Snapdeal, one of the major e-commerce players in India which counts SoftBank and Kalaari Capital as investors among others, declared losses at INR 4,647 crores (~ $715 million) For FY 2016-17, according to a regulatory filing.
The losses include a provision for goodwill impairment of INR 1,797 crores (~ $276 million).
This is about 39% increase in losses from FY 2015-16.
At the same time, the company’s (Jasper Infotech, which owns Snapdeal) revenue is down by 12.6% to INR 1291.3 crores from INR 1478.2 crores in the previous year.
According to a company’s spokesperson, Snapdeal continues to focus on unit economics and business efficiencies and the results of these efforts are to be seen in the FY 2017-18.
He said, “Key highlights in this regard are the reduction in fulfillment cost by more than 20 per cent (as a percentage of operating revenue) and reduction in operational losses by nearly 25 per cent (excluding non-recurring cost on account of impairment of assets)”

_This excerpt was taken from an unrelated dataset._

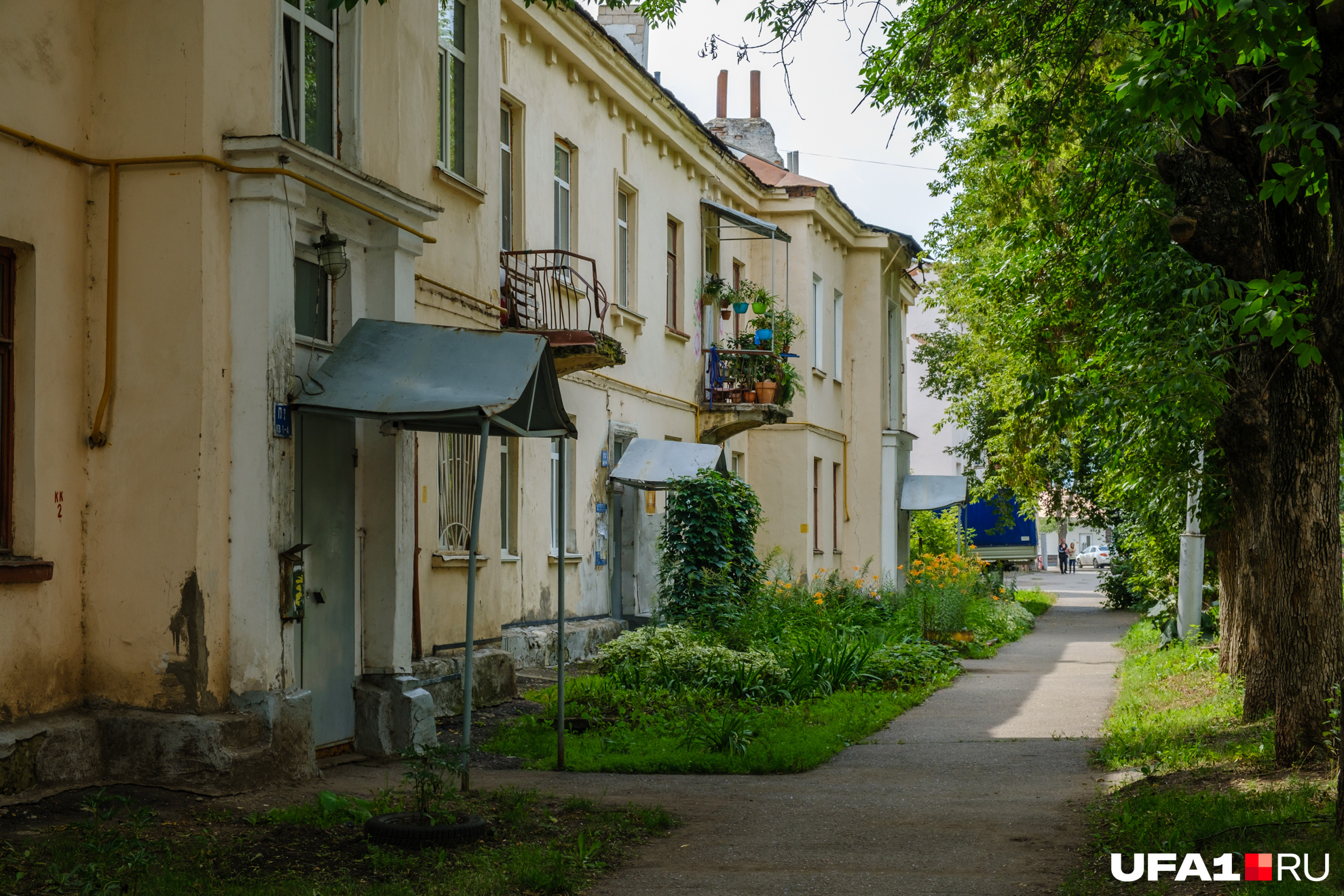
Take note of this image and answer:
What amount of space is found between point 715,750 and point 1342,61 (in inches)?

Snapdeal was started in 2010 as an online deals platform, which later emerged as an e-commerce marketplace platform in 2011. It was seen as a strong contender to other major e-commerce players like Flipkart and Amazon India, however, the stiff competition has severely impacted the Snapdeal’s growth.
Apparently, SoftBank who is the major investor in Snapdeal is also a key investor in Flipkart and PayTM mall.
With the investor-driven consolidation seen in travel startup space recently in Asia (Uber sells its South East Asian business to Grab), it would be interesting to see how consolidation emerges in e-commerce space in coming years.